When she was little, Hannah Barteck had the same bedtime routine as every other in kid in America, but with a twist: Every night, she’d brush her teeth, wash her face, put on her pajamas — and then plunk herself down at the piano to practice.
It’s a habit she now recommends to her own piano students, and it’s surprisingly effective. “It’s helpful to work practice time into a pre-existing routine, and bedtime is great because after school, they may have homework, or maybe they want to play outside because it’s going to get dark soon,” she says. “But if you make it that last thing, there aren’t a lot of distractions.” (Besides, what kid doesn’t want another excuse to put off going to bed?)
As a parent, sometimes it’s hard to know how to help our kids make the most of the activities and lessons we so enthusiastically sign them up for, and simple tips like this can make a big difference. So we asked a few piano teachers for their advice and insights for parents who are introducing their kids to the piano for the first time.
Wait until they can read
“Before a child can actually read words, it’s harder to teach them to read music,” says Linda Filcek, a piano teacher in Mattawan, Michigan. “So I encourage parents to wait until their child is a reader before they start piano lessons.”

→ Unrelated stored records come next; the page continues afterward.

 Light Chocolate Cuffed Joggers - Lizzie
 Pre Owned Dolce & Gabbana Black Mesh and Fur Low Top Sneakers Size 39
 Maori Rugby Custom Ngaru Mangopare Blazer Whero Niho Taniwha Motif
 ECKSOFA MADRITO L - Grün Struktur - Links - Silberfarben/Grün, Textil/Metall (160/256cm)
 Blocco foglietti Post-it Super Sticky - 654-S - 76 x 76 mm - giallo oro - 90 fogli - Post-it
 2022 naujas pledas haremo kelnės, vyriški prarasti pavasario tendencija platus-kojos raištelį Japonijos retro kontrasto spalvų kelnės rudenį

For most kids, that’s first or second grade. You can start them sooner, Filcek adds, but you’ll get “more bang for your buck” if you wait, because by six or seven years old, their hands are bigger and their fine motor skills are more developed, too.

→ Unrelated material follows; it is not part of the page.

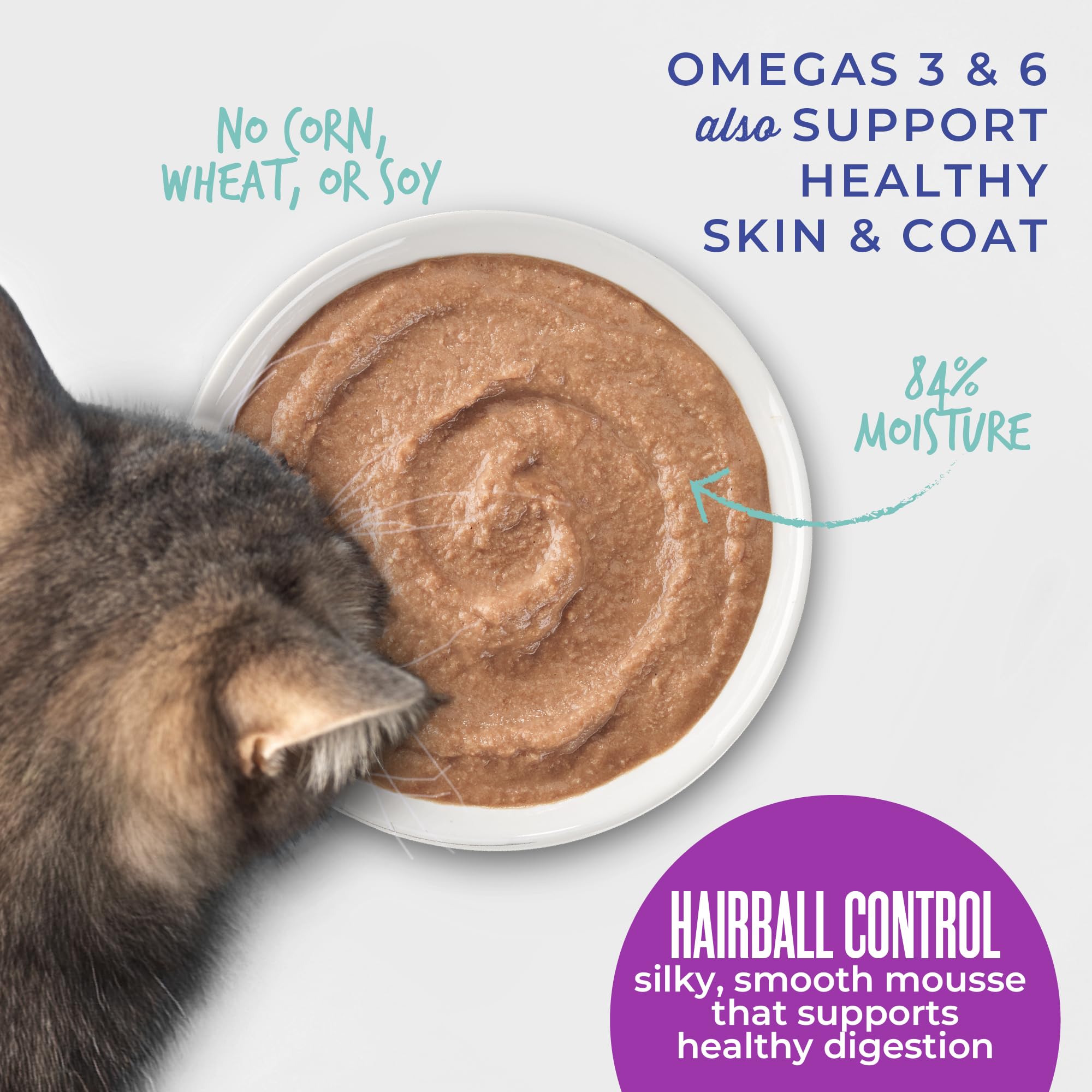 Tiki Cat Velvet Mousse con ingredientes no transgénicos para una comida limpia.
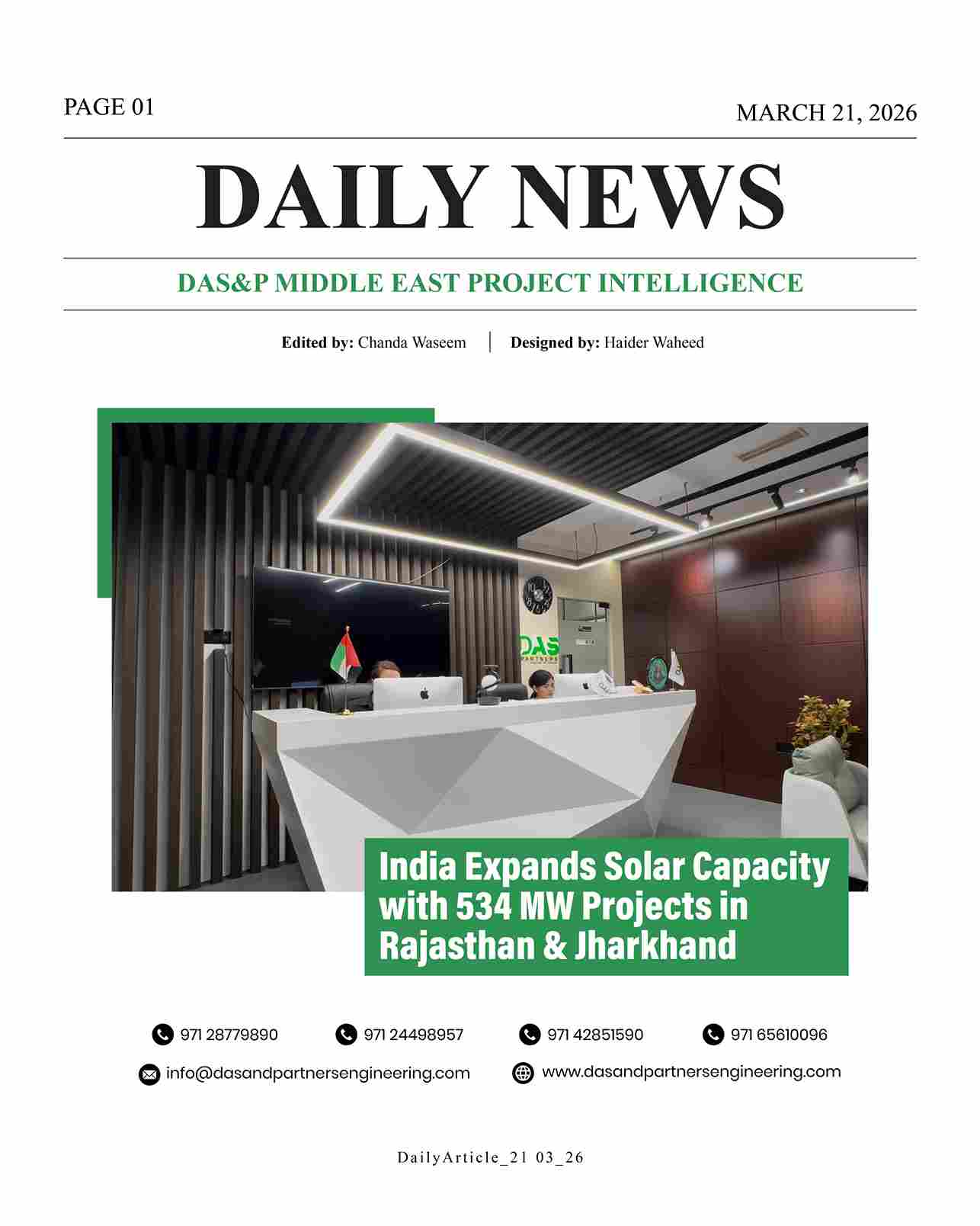 Daily News with DAS&P - 21st Mar 2026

If your younger child is begging for lessons, though, it’s ok to start sooner, says Barteck, who teaches piano in Cincinnati, Ohio. But “the teacher needs to understand that a four-year-old isn’t going to sit at the bench for half an hour.” When Barteck teaches very young kids, she offers a twenty-minute lesson and gets the kids up and moving, clapping and stomping out quarter notes with their feet.
Shop around for the right teacher
Finding the right teacher can play a huge role in your child’s success, so it’s worth taking the time to find one with a personality and style that works for your kid. Ask other parents for recommendations. Call up a local music store and ask which teacher would be the best match for your child’s age, experience and personality. Set up lessons with a teacher for a few weeks, sit in on the lessons, and see how it goes.

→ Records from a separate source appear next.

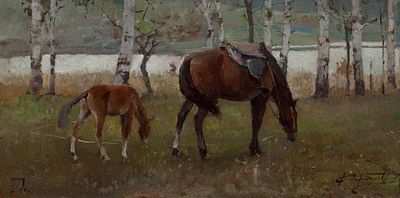 Коробков Денис "Молодо-зелено" 30х70 см, 2009 г. Холст, масло. Оформлена в раму. Денис 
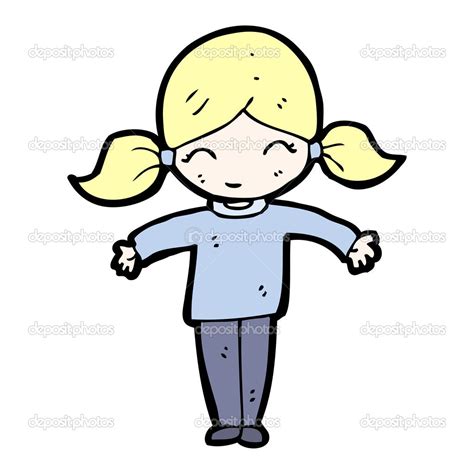 Cartoon Happy Blond Girl Stock Illustration By ©lineartestpilot 14913653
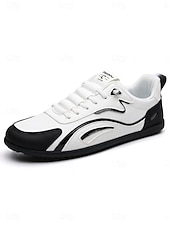 abordables Hombres-Men's White Red Music Festival Sneakers - Comfortable Lace Up Casual Shoes - Stylish Low Top Footwear for Concerts, Festival Outfits, Outdoor Parties and Everyday Streetwear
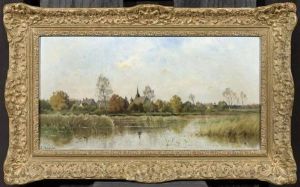 Village On A River by Adrien Jacques Sauzay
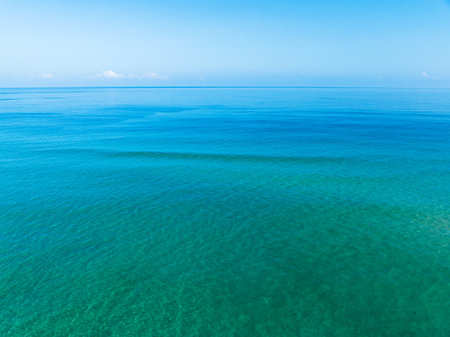Beautiful sea water surface Blue sky background. Bird's eye view sea landscape nature backgroundの写真素材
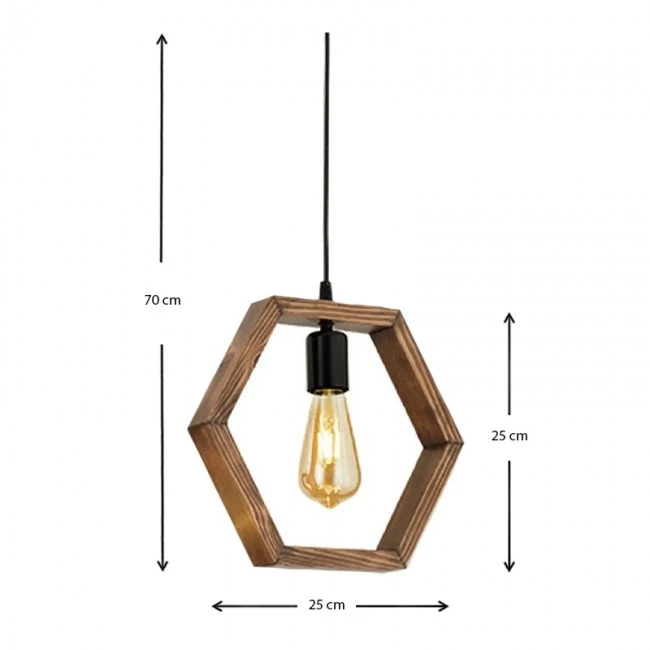 Annabelle Megapap wooden single-light ceiling light in walnut color 25x70cm.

“You don’t have to say, ‘We’re trying YOU out,’ but just say, ‘We’re giving lessons a try, and we’d like to try a month of lessons to see how it goes,’” Barteck says.
Also, don’t assume anything based on the teacher’s resume. That acclaimed pianist with intimidating music degrees may be surprisingly terrific with young children; the sweet old lady from church might not have as much patience for little kids as you think. Give them both a try and see.
Be supportive, but stay out of the way
“If your kid is the kind where you hear a couple of plinks and then total silence and you have to yell up the hall — ‘Keep practicing! Turn off the TV!’ — find a way to be in the room while they’re practicing,” says Barteck.
Bring a book in, fold laundry or read something on your phone, “so that you’re not staring at them, but you’re there.”
“Students, especially beginners, need to feel listened to,” says Scott Besser, a piano teacher in Stroudsburg, Pennsylvania. “Students whose parents lend an interested ear or are physically present in the room are more likely to progress with greater success” than those whose parents are simply nagging them daily to practice.
As for lessons, it’s probably ok for parents sit in—as long as they stay quiet.
“Seven out of ten times, it’s a great idea to sit in on your kid’s lesson because you’re going to hear what they should be working on,” Barteck says. Don’t go in if it causes your child more stress, however, or if you find you’re becoming a distraction.
Keep your expectations in check
As for recital day, realise that it’s not just a performance, it’s also a learning experience. “Recitals are actually my best teaching tool,” says Filcek. “My students will really practice for a recital, and really get a song down.”
Parents can help their children defuse nerves by holding “living room concerts” at home, where the child practices walking in, introducing herself, and performing the recital piece for the family just as she will in the performance.
As a parent, it’s important to remember that no teacher is going to have your child playing “Piano Man” after the first three lessons—and that’s ok. “Parents need to understand the time commitment needed—that it will be a little while and a lot of work before your kid will be able to sit down and play whatever they want,” says Kelsey Reed, a piano teacher in Seattle.
The result will be worth it, but like any new skill, it’s going to take time.